Meno fervorosa è la famiglia di Lea: nel dialogo in casa a volte ci sono dei sottintesi, dei silenzi su certi argomenti di cui la piccola non capisce le ragioni. Quando lei chiede una cornice per la foto dello zio Enver da collocare in bella vista, nessuno rifiuta la sua richiesta ma le viene risposto che ci vuole una cornice veramente bella e preziosa e che per averla bisogna aspettare.

Lea è – così si definisce lei stessa – un “prodotto dello Stato”, non sa che la sua famiglia paterna è una grande famiglia nobile dell’impero ottomano, di antica fede musulmana. Anche se le tre antiche fedi presenti nel Paese (il cattolicesimo, l’ortodossia, l’islam) non contano più, infatti già nel 1967 Hoxha ha dichiarato trionfalmente che l’Albania è il primo Paese al mondo dove vige l’ateismo di Stato. L’articolo 37 della Costituzione recita: “Lo Stato non riconosce alcuna religione e supporta la propaganda atea per inculcare alle persone la visione scientifico-materialistica del mondo”.



La bambina non sa che quando i grandi parlano di amici appena laureati si riferiscono in realtà a dissidenti che tornano a casa dopo anni di detenzione. Lea sa che esiste la Coca-Cola solo perché nel mercato nero si trovano delle lattine vuote, che diventano preziosi soprammobili nelle case. Ha una nonna elegante, intellettuale e francofona, che rappresenta per lei la figura più affettuosa ed equilibratrice, a cui Lea dedica questo libro, Libera. Diventare grandi alla fine della storia (Feltrinelli, 2022). Ha un padre vagamente sessantottino e una madre thatcheriana ultraliberista. Ma da quel famoso giorno di dicembre il mondo attorno a lei e dentro di lei inizia a crollare.
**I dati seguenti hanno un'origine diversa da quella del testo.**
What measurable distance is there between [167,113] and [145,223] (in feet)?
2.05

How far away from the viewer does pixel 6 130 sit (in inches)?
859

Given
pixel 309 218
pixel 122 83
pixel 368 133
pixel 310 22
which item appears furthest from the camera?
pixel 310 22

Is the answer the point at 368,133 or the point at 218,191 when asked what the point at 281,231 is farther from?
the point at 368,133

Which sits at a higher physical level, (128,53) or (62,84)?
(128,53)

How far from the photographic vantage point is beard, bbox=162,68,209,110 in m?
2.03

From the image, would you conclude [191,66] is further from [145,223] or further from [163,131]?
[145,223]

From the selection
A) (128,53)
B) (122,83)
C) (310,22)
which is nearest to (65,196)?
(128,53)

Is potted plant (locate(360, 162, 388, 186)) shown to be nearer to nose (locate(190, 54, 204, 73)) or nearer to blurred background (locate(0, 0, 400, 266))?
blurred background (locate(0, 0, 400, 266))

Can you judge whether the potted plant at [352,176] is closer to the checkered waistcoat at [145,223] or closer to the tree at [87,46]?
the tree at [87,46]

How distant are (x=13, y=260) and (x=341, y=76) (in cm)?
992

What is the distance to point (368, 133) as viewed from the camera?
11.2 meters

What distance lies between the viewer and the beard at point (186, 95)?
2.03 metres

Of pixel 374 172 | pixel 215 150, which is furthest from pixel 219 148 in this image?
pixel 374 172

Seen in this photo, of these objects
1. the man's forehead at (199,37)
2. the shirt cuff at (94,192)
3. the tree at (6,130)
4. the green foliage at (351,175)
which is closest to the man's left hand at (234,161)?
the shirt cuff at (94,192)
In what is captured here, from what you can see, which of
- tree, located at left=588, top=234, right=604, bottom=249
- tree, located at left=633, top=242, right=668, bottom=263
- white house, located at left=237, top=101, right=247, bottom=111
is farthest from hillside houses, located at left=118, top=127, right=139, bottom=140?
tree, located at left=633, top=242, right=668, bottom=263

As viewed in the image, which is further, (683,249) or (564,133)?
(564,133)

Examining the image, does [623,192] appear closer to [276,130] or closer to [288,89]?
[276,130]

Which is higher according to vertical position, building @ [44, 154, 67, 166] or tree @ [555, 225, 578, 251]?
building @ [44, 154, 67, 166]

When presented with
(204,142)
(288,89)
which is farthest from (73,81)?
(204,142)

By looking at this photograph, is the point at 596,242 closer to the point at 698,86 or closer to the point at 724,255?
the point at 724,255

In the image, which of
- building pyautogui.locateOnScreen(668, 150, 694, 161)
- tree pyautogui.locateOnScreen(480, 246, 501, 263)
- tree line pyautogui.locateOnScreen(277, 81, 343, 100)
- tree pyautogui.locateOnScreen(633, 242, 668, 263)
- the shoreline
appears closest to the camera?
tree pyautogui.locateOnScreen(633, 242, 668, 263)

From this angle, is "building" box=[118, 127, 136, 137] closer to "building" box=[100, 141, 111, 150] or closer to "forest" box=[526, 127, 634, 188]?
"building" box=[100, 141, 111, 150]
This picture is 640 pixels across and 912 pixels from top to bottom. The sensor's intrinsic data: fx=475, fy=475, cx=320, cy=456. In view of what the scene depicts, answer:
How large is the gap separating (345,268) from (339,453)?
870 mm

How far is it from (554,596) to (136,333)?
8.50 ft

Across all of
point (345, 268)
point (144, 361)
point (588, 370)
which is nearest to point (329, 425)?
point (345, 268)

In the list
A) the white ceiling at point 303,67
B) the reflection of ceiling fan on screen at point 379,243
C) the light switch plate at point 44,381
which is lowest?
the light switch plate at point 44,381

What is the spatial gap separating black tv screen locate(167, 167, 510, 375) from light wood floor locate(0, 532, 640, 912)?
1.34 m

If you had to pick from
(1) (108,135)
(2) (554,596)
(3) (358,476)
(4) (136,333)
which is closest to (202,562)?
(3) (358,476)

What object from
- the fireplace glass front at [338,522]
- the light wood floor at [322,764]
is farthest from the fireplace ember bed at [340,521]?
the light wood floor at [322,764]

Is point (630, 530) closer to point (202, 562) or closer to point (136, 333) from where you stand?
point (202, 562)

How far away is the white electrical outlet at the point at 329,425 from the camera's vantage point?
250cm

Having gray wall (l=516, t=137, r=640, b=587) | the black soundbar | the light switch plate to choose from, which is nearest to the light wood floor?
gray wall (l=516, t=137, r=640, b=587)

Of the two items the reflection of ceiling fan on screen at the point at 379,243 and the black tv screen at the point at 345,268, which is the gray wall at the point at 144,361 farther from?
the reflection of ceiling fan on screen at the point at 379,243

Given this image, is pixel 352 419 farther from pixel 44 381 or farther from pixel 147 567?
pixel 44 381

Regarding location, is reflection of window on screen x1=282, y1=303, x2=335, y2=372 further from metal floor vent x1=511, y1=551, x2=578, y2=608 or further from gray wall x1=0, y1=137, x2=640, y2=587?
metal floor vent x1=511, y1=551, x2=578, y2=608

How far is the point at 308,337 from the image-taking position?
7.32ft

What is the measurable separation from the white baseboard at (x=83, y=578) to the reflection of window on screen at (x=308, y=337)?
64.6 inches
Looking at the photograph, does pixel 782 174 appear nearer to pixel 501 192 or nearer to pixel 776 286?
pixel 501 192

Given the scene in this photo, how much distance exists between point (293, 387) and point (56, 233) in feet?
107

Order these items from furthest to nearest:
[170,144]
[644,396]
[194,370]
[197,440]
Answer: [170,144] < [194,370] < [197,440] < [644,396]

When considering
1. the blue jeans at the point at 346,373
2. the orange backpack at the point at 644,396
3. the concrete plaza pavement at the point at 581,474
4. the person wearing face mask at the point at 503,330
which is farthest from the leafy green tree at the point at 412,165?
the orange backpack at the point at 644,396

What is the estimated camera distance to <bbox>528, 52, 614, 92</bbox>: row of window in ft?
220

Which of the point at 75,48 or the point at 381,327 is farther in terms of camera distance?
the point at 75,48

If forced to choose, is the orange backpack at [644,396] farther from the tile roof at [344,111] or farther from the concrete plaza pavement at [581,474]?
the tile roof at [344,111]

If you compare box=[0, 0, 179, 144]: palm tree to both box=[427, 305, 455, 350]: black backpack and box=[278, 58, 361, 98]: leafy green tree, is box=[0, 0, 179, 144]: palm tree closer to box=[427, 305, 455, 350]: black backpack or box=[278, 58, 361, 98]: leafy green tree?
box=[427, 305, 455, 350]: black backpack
La rivoluzione è più rapida di quanto si potesse immaginare, il regime che per quasi mezzo secolo ha dominato con le sue menzogne ma almeno offrendo alla gente delle speranze, ancorché false, si disfa in un baleno. Ramiz Alia, succeduto a Hoxha, inaugura un nuovo corso politico-economico consentendo nel 1991 le prime elezioni libere nella storia del Paese. L’Albania comunque subisce un trauma brutale. Il progetto di costruzione di una società giusta si è rivelato utopico ed è degenerato nella dittatura, la fine della dittatura non corrisponde però alla libertà e questo lo si vede nell’immediato come negli anni futuri.

Il posto lasciato vacante dalla “morale” implacabile del comunismo ha prodotto un vuoto che viene colmato da una rabbia materialista e da una corruzione senza precedenti, si scatenano ipocrisia e cinismo, mentre si verificano esodi di massa verso la Grecia e l’Italia, paesi che attirano col miraggio del benessere migliaia di persone in fuga dalla miseria. A tale miraggio non si sottrae neppure la mamma di Lea che all’improvviso, senza avvisare nessuno, salpa verso l’Italia col figlio più piccolo…

Lea Ypi cresce attraversando questo tempo di rivoluzioni e di grande generale disorientamento. “Prima ero una certa persona, e adesso era diventata un’altra”, scrive.

L’anno cruciale per lei, ormai adolescente, è il 1997, l’anno della tremenda guerra civile. Il padre ha perso il lavoro, ne ha trovato un altro in cui però deve fare – con sua grande sofferenza – il tagliatore di teste, la nonna si dedica con soddisfazione ad insegnare lingue straniere. Lea pensa di farsi induista, arriva ad accarezzare l’idea del suicidio. Alla fine riesce a concludere i suoi studi superando un esame truccato.

Al momento della decisione circa gli studi futuri, quando Lea annuncia ai suoi di volersi dedicare alla filosofia, viene aspramente contestata dal papà. Per lui la filosofia è Marx, coincide con la storia del Partito che ha dominato nel suo paese: è stato proprio il marxismo a rovinare la vita della sua famiglia e non solo. Lea invece vuole capire, sta cercando un senso a “questa cosa chiamata storia, una sequenza più o meno caotica di personaggi ed eventi”, desidera trovare la possibilità di imparare dal passato senza per questo cercare di giustificarlo.
Ed è così che Lea Ypi diventa una grande esperta di marxismo, fa ricerca e insegna nelle maggiori università del mondo. Attualmente è docente di filosofia politica alla London School of Economics.